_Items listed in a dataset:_
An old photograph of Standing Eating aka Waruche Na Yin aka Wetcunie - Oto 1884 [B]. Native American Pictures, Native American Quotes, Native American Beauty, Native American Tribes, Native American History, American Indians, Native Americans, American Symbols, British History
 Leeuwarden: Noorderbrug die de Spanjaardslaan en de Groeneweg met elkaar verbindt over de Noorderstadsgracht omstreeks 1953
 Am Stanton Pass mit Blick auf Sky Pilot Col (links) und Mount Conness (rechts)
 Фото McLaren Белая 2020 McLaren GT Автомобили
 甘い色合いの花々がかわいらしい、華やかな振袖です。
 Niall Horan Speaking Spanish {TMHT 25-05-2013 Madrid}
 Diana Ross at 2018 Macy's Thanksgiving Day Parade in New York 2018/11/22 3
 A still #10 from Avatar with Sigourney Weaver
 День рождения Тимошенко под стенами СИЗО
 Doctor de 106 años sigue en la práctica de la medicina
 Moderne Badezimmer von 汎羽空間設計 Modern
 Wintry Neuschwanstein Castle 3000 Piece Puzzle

_What is expected:_ Your answer should contain every entry, transcribed exactly.

_Exercise output:_
An old photograph of Standing Eating aka Waruche Na Yin aka Wetcunie - Oto 1884 [B]. Native American Pictures, Native American Quotes, Native American Beauty, Native American Tribes, Native American History, American Indians, Native Americans, American Symbols, British History
 Leeuwarden: Noorderbrug die de Spanjaardslaan en de Groeneweg met elkaar verbindt over de Noorderstadsgracht omstreeks 1953
 Am Stanton Pass mit Blick auf Sky Pilot Col (links) und Mount Conness (rechts)
 Фото McLaren Белая 2020 McLaren GT Автомобили
 甘い色合いの花々がかわいらしい、華やかな振袖です。
 Niall Horan Speaking Spanish {TMHT 25-05-2013 Madrid}
 Diana Ross at 2018 Macy's Thanksgiving Day Parade in New York 2018/11/22 3
 A still #10 from Avatar with Sigourney Weaver
 День рождения Тимошенко под стенами СИЗО
 Doctor de 106 años sigue en la práctica de la medicina
 Moderne Badezimmer von 汎羽空間設計 Modern
 Wintry Neuschwanstein Castle 3000 Piece Puzzle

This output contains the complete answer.